#### [Data to use]
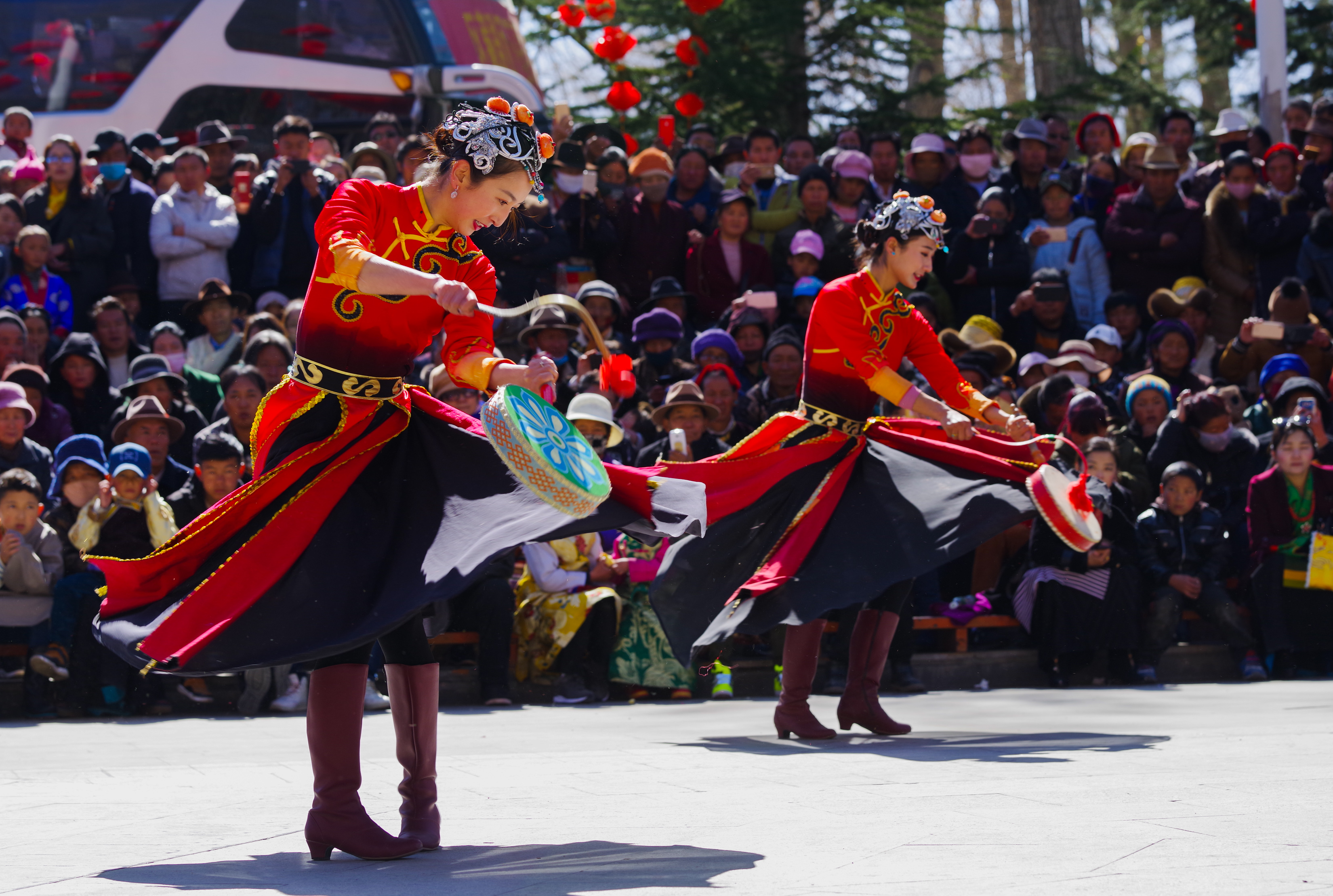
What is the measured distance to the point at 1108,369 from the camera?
989cm

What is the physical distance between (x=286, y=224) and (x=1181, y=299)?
626cm

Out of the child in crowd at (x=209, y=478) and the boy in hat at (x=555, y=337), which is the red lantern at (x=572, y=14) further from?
the child in crowd at (x=209, y=478)

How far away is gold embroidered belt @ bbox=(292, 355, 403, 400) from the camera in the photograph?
153 inches

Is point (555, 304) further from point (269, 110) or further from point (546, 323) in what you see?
point (269, 110)

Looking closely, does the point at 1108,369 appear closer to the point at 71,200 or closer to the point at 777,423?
the point at 777,423

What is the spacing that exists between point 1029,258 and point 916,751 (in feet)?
21.2

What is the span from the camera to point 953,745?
5.66m

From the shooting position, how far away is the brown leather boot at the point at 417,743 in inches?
148

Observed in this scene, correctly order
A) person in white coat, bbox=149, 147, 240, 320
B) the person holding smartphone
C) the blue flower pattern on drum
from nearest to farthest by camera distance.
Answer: the blue flower pattern on drum
person in white coat, bbox=149, 147, 240, 320
the person holding smartphone

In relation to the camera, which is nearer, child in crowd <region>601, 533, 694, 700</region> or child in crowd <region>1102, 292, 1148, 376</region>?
child in crowd <region>601, 533, 694, 700</region>

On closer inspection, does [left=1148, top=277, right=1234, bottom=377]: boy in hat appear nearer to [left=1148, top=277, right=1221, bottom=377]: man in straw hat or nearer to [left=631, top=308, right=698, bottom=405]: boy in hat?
[left=1148, top=277, right=1221, bottom=377]: man in straw hat

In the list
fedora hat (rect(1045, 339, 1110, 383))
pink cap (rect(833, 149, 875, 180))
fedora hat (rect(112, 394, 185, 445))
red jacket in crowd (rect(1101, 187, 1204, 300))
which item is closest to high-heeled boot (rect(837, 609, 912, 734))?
fedora hat (rect(112, 394, 185, 445))

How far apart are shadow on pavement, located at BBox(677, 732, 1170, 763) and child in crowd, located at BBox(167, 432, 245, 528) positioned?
2962mm

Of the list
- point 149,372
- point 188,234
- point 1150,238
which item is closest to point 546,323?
point 149,372
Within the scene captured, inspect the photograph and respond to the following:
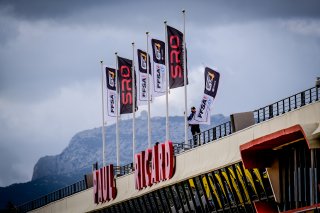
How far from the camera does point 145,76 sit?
80.8 m

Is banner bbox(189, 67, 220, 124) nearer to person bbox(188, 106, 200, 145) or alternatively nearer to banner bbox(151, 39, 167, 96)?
person bbox(188, 106, 200, 145)

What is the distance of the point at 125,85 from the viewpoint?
274ft

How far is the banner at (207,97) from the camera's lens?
233 feet

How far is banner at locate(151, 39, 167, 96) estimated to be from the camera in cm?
7588

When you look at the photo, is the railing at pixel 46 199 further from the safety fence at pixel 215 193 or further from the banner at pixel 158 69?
the banner at pixel 158 69

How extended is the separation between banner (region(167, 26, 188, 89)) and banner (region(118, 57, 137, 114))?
9.37m

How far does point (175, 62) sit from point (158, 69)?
191 cm

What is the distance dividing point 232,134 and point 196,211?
9703 millimetres

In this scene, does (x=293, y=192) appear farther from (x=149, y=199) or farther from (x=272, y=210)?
(x=149, y=199)

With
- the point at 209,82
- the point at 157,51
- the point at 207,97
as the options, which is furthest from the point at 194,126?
the point at 157,51

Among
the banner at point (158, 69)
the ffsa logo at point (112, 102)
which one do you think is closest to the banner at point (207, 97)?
the banner at point (158, 69)

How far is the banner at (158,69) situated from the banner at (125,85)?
7.33 metres

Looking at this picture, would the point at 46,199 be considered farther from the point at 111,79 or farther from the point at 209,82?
the point at 209,82

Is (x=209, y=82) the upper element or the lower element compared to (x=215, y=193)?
upper
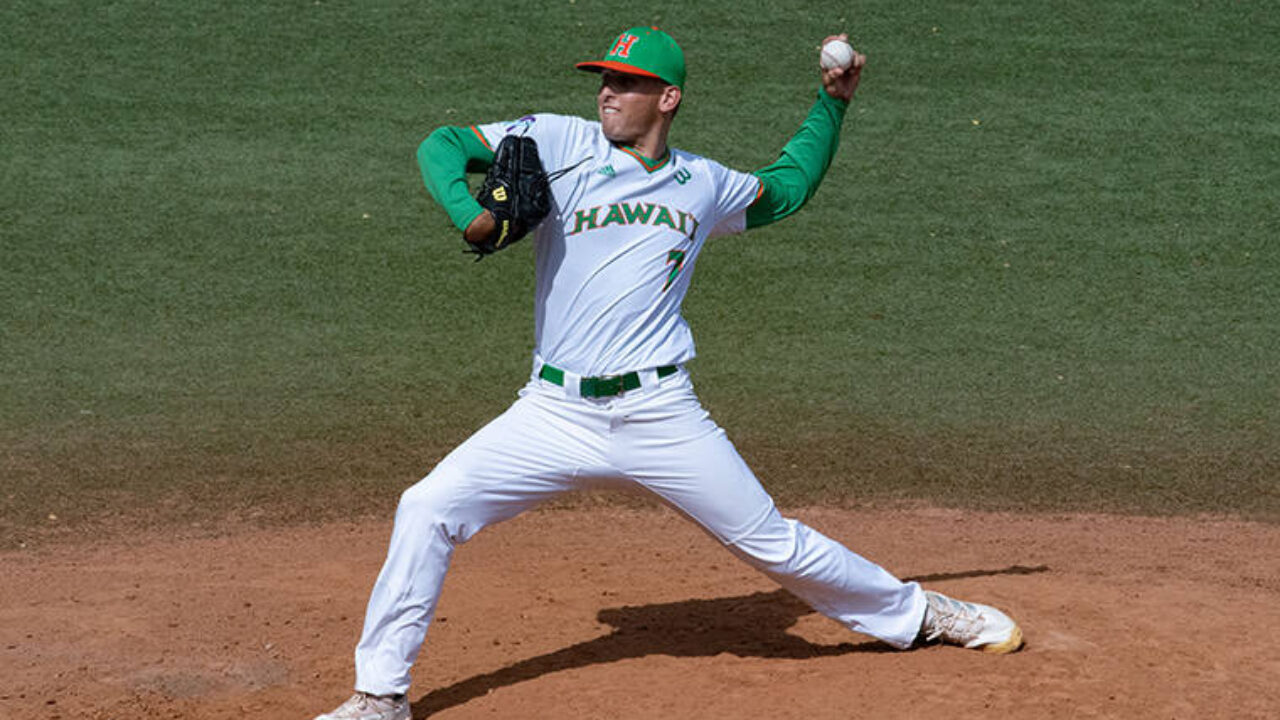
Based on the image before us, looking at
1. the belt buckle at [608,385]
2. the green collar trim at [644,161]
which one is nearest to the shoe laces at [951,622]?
the belt buckle at [608,385]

#### [What is needed]
Recast all of the data above as a two-column Markdown table, headed Row and Line, with one numbered row for each line and blank lines skipped. Leave the pictures out.

#### [Exercise solution]
| Row | Line |
|---|---|
| 1 | What is the measured distance to the point at 1108,369 from the camera? |
| 2 | 989cm |
| 3 | What is the physical distance between (x=286, y=224) and (x=1181, y=299)? |
| 4 | 626cm |
| 5 | Out of the child in crowd at (x=209, y=478) and the boy in hat at (x=555, y=337), which is the red lantern at (x=572, y=14) further from? |
| 6 | the child in crowd at (x=209, y=478) |
| 7 | How far away is gold embroidered belt @ bbox=(292, 355, 403, 400) from the camera in the photograph? |
| 8 | 153 inches |
| 9 | Is point (555, 304) further from point (269, 110) or further from point (546, 323) in what you see? |
| 10 | point (269, 110) |
| 11 | Looking closely, does the point at 1108,369 appear closer to the point at 71,200 or closer to the point at 777,423? |
| 12 | the point at 777,423 |
| 13 | What is the spacing that exists between point 1029,258 and point 916,751 (in feet)? |
| 14 | 21.2 |
| 15 | What is the span from the camera to point 953,745? |
| 16 | 5.66m |
| 17 | From the shooting position, how far away is the brown leather boot at the point at 417,743 in inches? |
| 18 | 148 |
| 19 | Observed in this scene, correctly order |
| 20 | A) person in white coat, bbox=149, 147, 240, 320 |
| 21 | B) the person holding smartphone |
| 22 | C) the blue flower pattern on drum |
| 23 | from nearest to farthest by camera distance. |
| 24 | Answer: the blue flower pattern on drum |
| 25 | person in white coat, bbox=149, 147, 240, 320 |
| 26 | the person holding smartphone |
| 27 | In relation to the camera, which is nearer, child in crowd <region>601, 533, 694, 700</region> or child in crowd <region>1102, 292, 1148, 376</region>? |
| 28 | child in crowd <region>601, 533, 694, 700</region> |
| 29 | On closer inspection, does [left=1148, top=277, right=1234, bottom=377]: boy in hat appear nearer to [left=1148, top=277, right=1221, bottom=377]: man in straw hat or nearer to [left=631, top=308, right=698, bottom=405]: boy in hat? |
| 30 | [left=1148, top=277, right=1221, bottom=377]: man in straw hat |
| 31 | In the list |
| 32 | fedora hat (rect(1045, 339, 1110, 383)) |
| 33 | pink cap (rect(833, 149, 875, 180)) |
| 34 | fedora hat (rect(112, 394, 185, 445)) |
| 35 | red jacket in crowd (rect(1101, 187, 1204, 300)) |
| 36 | which item is closest to high-heeled boot (rect(837, 609, 912, 734))? |
| 37 | fedora hat (rect(112, 394, 185, 445)) |
| 38 | How far apart are shadow on pavement, located at BBox(677, 732, 1170, 763) and child in crowd, located at BBox(167, 432, 245, 528) positioned? |
| 39 | 2962mm |
| 40 | Of the list |
| 41 | - point 149,372 |
| 42 | - point 188,234 |
| 43 | - point 1150,238 |
| 44 | which item is closest to point 546,323? |
| 45 | point 149,372 |
| 46 | Within the scene captured, inspect the photograph and respond to the following: |
| 47 | How far from the camera does point 145,76 sit? |
| 48 | 80.8 m |
| 49 | Is banner bbox(189, 67, 220, 124) nearer to person bbox(188, 106, 200, 145) or alternatively nearer to banner bbox(151, 39, 167, 96)? |
| 50 | person bbox(188, 106, 200, 145) |
| 51 | What is the distance of the point at 125,85 from the viewpoint? |
| 52 | 274ft |
| 53 | How far is the banner at (207,97) from the camera's lens? |
| 54 | 233 feet |
| 55 | How far is banner at locate(151, 39, 167, 96) estimated to be from the camera in cm? |
| 56 | 7588 |
| 57 | When you look at the photo, is the railing at pixel 46 199 further from the safety fence at pixel 215 193 or further from the banner at pixel 158 69? |
| 58 | the banner at pixel 158 69 |
| 59 | How extended is the separation between banner (region(167, 26, 188, 89)) and banner (region(118, 57, 137, 114))? |
| 60 | 9.37m |
| 61 | How far does point (175, 62) sit from point (158, 69)? |
| 62 | 191 cm |
| 63 | What is the distance dividing point 232,134 and point 196,211? |
| 64 | 9703 millimetres |
| 65 | In this scene, does (x=293, y=192) appear farther from (x=149, y=199) or farther from (x=272, y=210)? |
| 66 | (x=149, y=199) |
| 67 | With |
| 68 | - the point at 209,82 |
| 69 | - the point at 157,51 |
| 70 | - the point at 207,97 |
| 71 | as the options, which is furthest from the point at 194,126? |
| 72 | the point at 157,51 |
| 73 | Among |
| 74 | the banner at point (158, 69) |
| 75 | the ffsa logo at point (112, 102) |
| 76 | which one do you think is closest to the banner at point (207, 97)? |
| 77 | the banner at point (158, 69) |
| 78 | How far is the banner at (158,69) situated from the banner at (125,85)? |
| 79 | 7.33 metres |
| 80 | Looking at this picture, would the point at 46,199 be considered farther from the point at 111,79 or farther from the point at 209,82? |
| 81 | the point at 209,82 |
| 82 | Is (x=209, y=82) the upper element or the lower element compared to (x=215, y=193)? |
| 83 | upper |
| 84 | Based on the image before us, looking at |
| 85 | 1. the belt buckle at [608,385] |
| 86 | 2. the green collar trim at [644,161] |
| 87 | which one is nearest to the shoe laces at [951,622]? |
| 88 | the belt buckle at [608,385] |